Kevin was set to play from 9-9:45 PM that night on the Made in Detroit stage, a performance that was entitled Origins. He was going to play alongside a host of both young and older acts from the Detroit scene, the idea being that they would all jam together to demonstrate the classic and modern interpretations of the Detroit sound. "I want people to see what I do, what I play" Kevin said, in reference to the idea behind Origins. "I don't play just one sound, I have a lot of variation. So Origins is about, well, everyone playing on that stage today is hand-picked, from the young guys to the ones who have been around for a while. It's a performance to protect and show the integrity of our music, showing that this didn't just pop-up somewhere. It's from here."
When I asked Kevin about hand picking younger artists, I also wondered about the biggest aspect he looked for in these acts. "I think the first thing is work ethic. You need real determination. And obviously talent, but sometimes it takes time for that talent to mature, to come of age, to get better, time to develop a sound and really understand the tools."
I then took this opportunity to ask him what his one piece of advice would be to young producers or DJs hoping to work with him. "Look, just because you don't catch my ear the first time, you know that doesn't mean I'm never going listen to your stuff." Kevin said. "You need real determination. Kids wanna work on music real fast, but they really need to develop their skills. That's what I look for. Also, go with your first instincts. Definitely. You can't be ashamed if you go with your instincts. If you let yourself be swayed by someone else, off of the path you think is right, you'll be embarassed. But you won't be if you stick to your gut."
I commented that this mantra has clearly served him well, and he let out a deep chuckle, looking out the window at the stage and crowds behind us. "Yes, it most definitely has. Look where we are."
At this point, Kevin's son Damarii came by to talk to his dad. His sunglasses were perched on the bridge of his nose as he tilted his head to look over them as he talked. Kevin introduced us, and we shook hands. To my great relief, my hands were back to normal, and I was saved the added embarrassment of another sneaky hand swipe. He smiled, said "nice to meet you," and joined his brother at the Roland gear to continue testing it out. Both Kevin's sons are also producers, and so I asked Kevin about how they help him keep the music on his label fresh and find new artists.
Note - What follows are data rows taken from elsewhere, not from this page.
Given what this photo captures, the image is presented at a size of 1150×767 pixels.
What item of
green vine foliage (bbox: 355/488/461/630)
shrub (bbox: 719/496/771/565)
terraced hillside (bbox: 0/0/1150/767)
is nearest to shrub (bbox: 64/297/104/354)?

"My son is my A&R, so everything goes to him first, and then it comes to me. He knows what I like and what I'm looking for, and when he's got something he likes or he thinks I'll like, then we'll pull them in and get started. We look for artists who want to do a few records, they want to work on their career, not just because they whipped out their computers and decided they would try to make a record."
Unfortunately my time with Kevin ran to an end at this point. I thanked him for his time, and was treated to one of his big, beaming smiles and a slow nod. "My pleasure, have a great time at the festival," he said, and we parted ways.